◆ TASKS FOR THIS EXERCISE:
- A) Answer these questions from the text on Godfrey Hodgson, giving each answer on its own line with the same mark as its question.
(i) In what year was America in Our Time first published?
(ii) What was the name of the bar on Dupont Circle that the text calls the centre of this universe?
(iii) For how long was Hodgson Director of the Reuters Foundation at Oxford University?
- B) Continue the text on Godfrey Hodgson below, starting right after its last sentence.

◆ DOCUMENT EXTRACT:
──────────

At The Sunday Times, Godfrey was part of the Insight team, set up by the late, great Harry Evans. He worked on investigations including those into the birth-defect causing drug Thalidomide and the American fraudster Bernie Cornfeld.

His strongest personal interest was always America, fine-tuned by a post graduate scholarship to the University of Pennsylvania and a stint as Washington correspondent for the Observer in the early sixties, coinciding with the Civil Rights movement. For The Sunday Times Hodgson co-authored An American Melodrama about the tumultuous and violent 1968 Presidential campaign, widely recognized as one of the great books about twentieth century US politics.

His magnum opus was America in Our Time: From World War II to Nixon. First published in 1976, it has been continuously in print ever since. Drawing on sociological trends in the US he identified what he dubbed “the liberal consensus” which delineated the bipartisan compromise struck between the political leaders of the time. This concept seems outmoded now in the century of Trump, but An American Melodrama had already spotted the shift that could be on the way in the shape of Ronald Reagan, then dismissed by most as a fringe candidate. As his friend and former colleague John Shirley wrote in his Guardian obituary, “it was a measure of Hodgson’s intellectual honesty that in 2017 he could contribute to collection of essays The Liberal Consensus Reconsidered, reflecting on the inadequacies of his earlier theory…”.

Not surprisingly, Godfrey advised me to do a post graduate degree in the US before going into traineeship for journalism. He told me which university to go to and even drew a map by hand of the places to go in Washington DC. The centre of this universe was the Childe Harold, a now defunct bar on Dupont Circle. Later Christopher Hitchens, who was a colleague of Godfrey’s at The New Statesman during Bruce Page’s editorship, settled in the same area.

Godfrey left the Sunday Times after the lockout which led to Rupert Murdoch’s purchase of Thomson Newspapers. He had a parallel career as presenter of LWT’s London Programme and Channel 4 News and was briefly Foreign Editor of The Independent. But he was increasingly drawn to academia, both as a lecturer and as the author of numerous books. He was the Director of the Reuters Foundation at Oxford University for a decade, acting as a generous mentor to dozens of young journalists from around the world. He and Sir David Butler co-hosted the celebrated Friday afternoon talks by politicians and journalists at Nuffield College.

──────────

◆ ENTRIES PROVIDED:
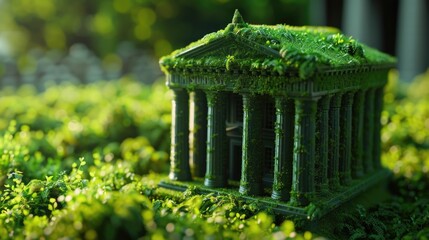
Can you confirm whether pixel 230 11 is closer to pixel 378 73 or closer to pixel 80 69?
pixel 80 69

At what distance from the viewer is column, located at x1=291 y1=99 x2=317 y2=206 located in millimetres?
18141

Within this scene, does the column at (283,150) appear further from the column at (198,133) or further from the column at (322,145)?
the column at (198,133)

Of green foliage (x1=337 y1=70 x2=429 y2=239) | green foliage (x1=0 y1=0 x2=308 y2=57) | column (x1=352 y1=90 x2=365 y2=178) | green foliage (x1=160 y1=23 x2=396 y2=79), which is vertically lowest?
green foliage (x1=337 y1=70 x2=429 y2=239)

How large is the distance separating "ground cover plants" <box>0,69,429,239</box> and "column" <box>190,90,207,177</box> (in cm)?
182

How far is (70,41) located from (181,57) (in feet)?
189

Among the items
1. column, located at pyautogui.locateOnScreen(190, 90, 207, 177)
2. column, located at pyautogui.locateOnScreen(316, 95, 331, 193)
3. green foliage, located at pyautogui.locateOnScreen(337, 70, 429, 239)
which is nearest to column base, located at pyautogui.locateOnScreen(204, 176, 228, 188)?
column, located at pyautogui.locateOnScreen(190, 90, 207, 177)

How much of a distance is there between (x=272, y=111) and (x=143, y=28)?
44.6 meters

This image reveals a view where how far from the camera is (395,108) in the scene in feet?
120

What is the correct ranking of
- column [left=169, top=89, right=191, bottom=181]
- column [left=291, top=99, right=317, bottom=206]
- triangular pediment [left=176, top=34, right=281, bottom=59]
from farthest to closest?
1. column [left=169, top=89, right=191, bottom=181]
2. triangular pediment [left=176, top=34, right=281, bottom=59]
3. column [left=291, top=99, right=317, bottom=206]

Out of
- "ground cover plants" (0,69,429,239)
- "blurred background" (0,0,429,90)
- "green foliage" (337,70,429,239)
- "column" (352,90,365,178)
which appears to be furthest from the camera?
"blurred background" (0,0,429,90)

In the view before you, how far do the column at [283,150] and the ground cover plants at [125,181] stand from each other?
112cm

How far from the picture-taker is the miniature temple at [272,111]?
18312mm

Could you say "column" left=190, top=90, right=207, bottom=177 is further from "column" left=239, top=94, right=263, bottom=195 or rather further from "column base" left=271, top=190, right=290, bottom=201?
"column base" left=271, top=190, right=290, bottom=201

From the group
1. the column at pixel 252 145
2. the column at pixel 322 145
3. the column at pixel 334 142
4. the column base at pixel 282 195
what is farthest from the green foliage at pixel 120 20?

──────────

◆ ANSWERS BY TASK:
- A)
(i) 1976
(ii) The Childe Harold
(iii) A decade

- B)
Hodgson and Butler, two widowers, ended up living along the corridor from each other in a block of flats for retired academics off the Banbury Road. Godfrey had a deep love for Oxford, which he did not pass on to his two sons or to me. He was very proud of the “Oxford Vaccine” and an enthusiastic supporter of the inoculation programme, having had an arm damaged for life by osteomyelitis as a boy. Godfrey died last week, of heart disease, a few days after his second Covid injection – I don’t know whether it was the “Oxford” brand. He was a few days short of his eighty-seventh birthday.

You take the bits that are useful to you from your mentors and forgive or overlook the rest. To me, Godfrey belonged to an entitled cohort of post-war journalists shrewd enough to see how powerful the media would become. They enjoyed the best of unexplored waters which are now chronically over-fished.

Technology has taken my career in a different direction. Godfrey deplored my working for outlets owned by Rupert Murdoch. I place a premium on the impartiality mandated for British broadcasters. Mentors open your eyes to opportunities and teach you how to avoid messing them up, sometimes by not following their hard-lived example.

Godfrey loved talking and drinking, making connections between and about people. To the end he was a voracious reader in several languages. Typically, his favourite novels were Anthony Powell’s very English stab at roman-fleuve. Godfrey could tell you who the anti-hero Widmerpool was really based on and he had probably met them. I will be forever grateful to Godfrey for pushing me out into my own Dance to the Music of Time.